Bag6-flox Mouse

BAG6, also known as BCL2-associated athanogene 6, BAT3 or Scythe, is a multifunctional protein involved in protein quality control. It participates in diverse physiological and pathological processes, including apoptosis, antigen presentation, T-cell response, and is essential for the quality control of aggregation-prone polypeptide biogenesis. It forms part of a complex that determines the fate of newly synthesized client proteins for membrane insertion, ubiquitin-mediated degradation and/or aggregate formation [3,4].
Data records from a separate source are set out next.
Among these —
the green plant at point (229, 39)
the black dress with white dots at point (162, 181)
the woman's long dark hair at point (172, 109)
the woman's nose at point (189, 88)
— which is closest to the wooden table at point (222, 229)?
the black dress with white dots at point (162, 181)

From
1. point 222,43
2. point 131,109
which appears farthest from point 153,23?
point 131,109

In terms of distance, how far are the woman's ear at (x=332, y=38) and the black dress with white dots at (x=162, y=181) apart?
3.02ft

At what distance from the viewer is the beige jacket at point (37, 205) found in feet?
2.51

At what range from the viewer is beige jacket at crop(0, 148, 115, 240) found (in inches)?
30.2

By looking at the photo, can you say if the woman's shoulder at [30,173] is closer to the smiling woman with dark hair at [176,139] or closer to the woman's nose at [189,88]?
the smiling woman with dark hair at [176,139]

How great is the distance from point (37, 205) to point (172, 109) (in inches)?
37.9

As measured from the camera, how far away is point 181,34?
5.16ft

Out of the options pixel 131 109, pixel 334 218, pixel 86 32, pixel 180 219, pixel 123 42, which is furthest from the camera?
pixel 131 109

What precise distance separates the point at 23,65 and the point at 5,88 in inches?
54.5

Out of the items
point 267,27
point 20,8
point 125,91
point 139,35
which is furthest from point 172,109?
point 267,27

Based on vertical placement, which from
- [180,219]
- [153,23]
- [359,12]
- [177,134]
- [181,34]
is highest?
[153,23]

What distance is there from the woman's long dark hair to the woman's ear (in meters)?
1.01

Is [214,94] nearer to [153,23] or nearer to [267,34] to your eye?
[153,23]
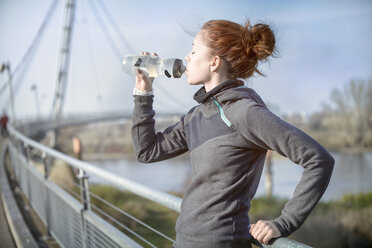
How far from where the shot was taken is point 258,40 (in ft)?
3.20

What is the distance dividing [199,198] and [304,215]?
0.25m

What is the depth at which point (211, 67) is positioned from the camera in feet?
3.27

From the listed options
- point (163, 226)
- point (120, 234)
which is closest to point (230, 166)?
point (120, 234)

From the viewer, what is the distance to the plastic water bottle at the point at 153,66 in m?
1.06

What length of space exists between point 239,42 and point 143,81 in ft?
0.92

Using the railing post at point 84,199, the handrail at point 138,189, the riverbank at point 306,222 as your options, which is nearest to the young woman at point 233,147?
the handrail at point 138,189

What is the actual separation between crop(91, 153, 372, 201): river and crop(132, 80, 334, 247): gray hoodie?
18.5 m

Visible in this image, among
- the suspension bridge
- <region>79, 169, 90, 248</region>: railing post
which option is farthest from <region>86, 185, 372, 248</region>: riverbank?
<region>79, 169, 90, 248</region>: railing post

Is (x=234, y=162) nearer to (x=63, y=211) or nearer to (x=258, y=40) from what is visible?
(x=258, y=40)

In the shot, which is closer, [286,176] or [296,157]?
[296,157]

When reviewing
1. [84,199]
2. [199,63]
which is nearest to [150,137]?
[199,63]

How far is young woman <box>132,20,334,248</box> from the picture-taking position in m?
0.79

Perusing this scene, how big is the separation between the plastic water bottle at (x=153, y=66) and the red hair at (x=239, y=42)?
0.11 m

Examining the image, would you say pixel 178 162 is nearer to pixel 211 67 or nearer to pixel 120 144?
pixel 120 144
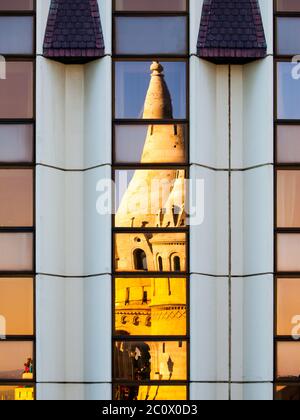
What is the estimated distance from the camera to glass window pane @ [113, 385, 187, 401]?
28.2 meters

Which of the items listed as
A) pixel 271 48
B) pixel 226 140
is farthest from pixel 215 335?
pixel 271 48

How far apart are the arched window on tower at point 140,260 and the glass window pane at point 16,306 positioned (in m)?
1.99

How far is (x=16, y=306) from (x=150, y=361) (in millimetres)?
2702

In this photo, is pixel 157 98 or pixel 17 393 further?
pixel 157 98

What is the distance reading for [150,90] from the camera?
2905 cm

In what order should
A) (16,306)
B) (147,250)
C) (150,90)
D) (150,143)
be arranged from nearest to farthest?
(16,306) → (147,250) → (150,143) → (150,90)

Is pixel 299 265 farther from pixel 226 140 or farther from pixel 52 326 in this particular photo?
pixel 52 326

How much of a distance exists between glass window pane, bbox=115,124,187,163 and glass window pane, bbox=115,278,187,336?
90.4 inches

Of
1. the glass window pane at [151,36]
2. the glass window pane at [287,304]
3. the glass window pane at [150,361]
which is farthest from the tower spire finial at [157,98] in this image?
the glass window pane at [150,361]

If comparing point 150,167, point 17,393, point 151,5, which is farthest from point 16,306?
point 151,5

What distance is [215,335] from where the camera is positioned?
28.7 meters

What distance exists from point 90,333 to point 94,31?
5704 millimetres

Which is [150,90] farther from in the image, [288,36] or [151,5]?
[288,36]

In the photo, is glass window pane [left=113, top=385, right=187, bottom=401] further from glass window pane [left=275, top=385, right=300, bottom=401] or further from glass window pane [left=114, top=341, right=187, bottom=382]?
glass window pane [left=275, top=385, right=300, bottom=401]
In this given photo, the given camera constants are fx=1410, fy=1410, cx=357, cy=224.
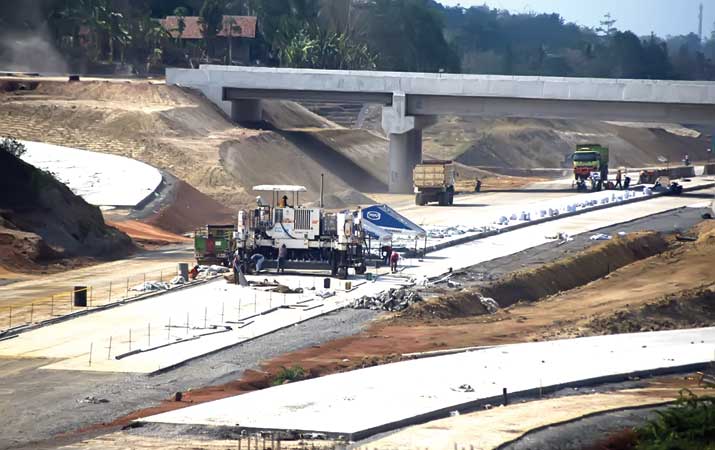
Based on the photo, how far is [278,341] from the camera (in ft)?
140

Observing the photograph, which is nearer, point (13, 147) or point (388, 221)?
point (388, 221)

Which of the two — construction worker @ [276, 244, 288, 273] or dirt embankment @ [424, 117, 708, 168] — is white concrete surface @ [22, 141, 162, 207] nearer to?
construction worker @ [276, 244, 288, 273]

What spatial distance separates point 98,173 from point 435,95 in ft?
100

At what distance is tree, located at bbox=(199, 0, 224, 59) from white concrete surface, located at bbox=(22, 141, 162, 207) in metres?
64.8

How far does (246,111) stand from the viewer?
117m

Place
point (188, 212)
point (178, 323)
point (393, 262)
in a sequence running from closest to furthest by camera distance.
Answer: point (178, 323), point (393, 262), point (188, 212)

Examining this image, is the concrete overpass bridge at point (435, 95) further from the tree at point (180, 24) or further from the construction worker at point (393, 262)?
the construction worker at point (393, 262)

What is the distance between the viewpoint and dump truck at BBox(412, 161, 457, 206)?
314ft

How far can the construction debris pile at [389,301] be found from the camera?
49.3m

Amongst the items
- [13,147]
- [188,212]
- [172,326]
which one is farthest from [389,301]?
[188,212]

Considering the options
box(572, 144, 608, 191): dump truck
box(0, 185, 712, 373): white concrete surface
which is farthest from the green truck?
box(572, 144, 608, 191): dump truck

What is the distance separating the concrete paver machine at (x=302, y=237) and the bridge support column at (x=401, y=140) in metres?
52.2

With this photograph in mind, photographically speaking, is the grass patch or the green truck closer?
the grass patch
In influenza A virus infection, overexpression of BAG6 reduces viral protein expression and virus titers, while deletion of BAG6 significantly enhances virus replication. BAG6-knockdown mice develop more severe clinical symptoms and higher viral loads, suggesting it restricts IAV replication by inhibiting viral RNA-dependent RNA polymerase activity, promoting ubiquitination and degradation of viral polymerase subunit PB2, and perturbing RdRp complex assembly [1]. In pancreatic cancer, Bag6-deficient subcutaneous and orthotopic PDAC tumors accelerate tumor growth dependent on EV release. Mechanistically, it is due to mast cell activation via EV-associated IL33 [2].
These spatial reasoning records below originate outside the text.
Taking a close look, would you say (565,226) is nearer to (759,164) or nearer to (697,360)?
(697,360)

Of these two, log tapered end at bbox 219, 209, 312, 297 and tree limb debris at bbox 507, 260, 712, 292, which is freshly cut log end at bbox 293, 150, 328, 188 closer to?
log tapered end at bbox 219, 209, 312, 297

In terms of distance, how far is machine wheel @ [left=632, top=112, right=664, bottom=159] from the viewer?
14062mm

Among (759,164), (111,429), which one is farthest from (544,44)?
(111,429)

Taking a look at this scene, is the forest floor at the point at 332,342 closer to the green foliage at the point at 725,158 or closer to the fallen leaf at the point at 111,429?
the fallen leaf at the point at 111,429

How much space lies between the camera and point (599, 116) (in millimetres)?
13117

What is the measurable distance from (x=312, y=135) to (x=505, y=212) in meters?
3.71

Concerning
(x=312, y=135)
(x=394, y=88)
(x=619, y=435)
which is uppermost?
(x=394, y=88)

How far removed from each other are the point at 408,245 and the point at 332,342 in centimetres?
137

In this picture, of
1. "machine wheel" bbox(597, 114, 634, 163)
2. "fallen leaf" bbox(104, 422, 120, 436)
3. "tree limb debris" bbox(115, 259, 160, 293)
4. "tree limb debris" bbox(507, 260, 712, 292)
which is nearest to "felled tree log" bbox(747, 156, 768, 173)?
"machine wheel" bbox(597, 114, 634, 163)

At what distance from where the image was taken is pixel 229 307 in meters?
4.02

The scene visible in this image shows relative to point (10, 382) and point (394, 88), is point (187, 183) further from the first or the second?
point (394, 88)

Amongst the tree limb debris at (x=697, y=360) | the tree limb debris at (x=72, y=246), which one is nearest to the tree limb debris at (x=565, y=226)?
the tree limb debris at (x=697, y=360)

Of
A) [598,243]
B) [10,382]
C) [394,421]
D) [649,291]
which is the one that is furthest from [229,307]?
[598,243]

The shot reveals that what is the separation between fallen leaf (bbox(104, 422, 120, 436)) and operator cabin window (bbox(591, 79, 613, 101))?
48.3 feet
In conclusion, BAG6 plays essential roles in multiple biological processes and disease conditions. Its study using gene-knockout models, like in IAV-infected mice and pancreatic cancer mouse models, reveals its significance in antiviral defense and cancer progression. These findings highlight its potential as a target for antiviral drug development and in understanding pancreatic cancer mechanisms.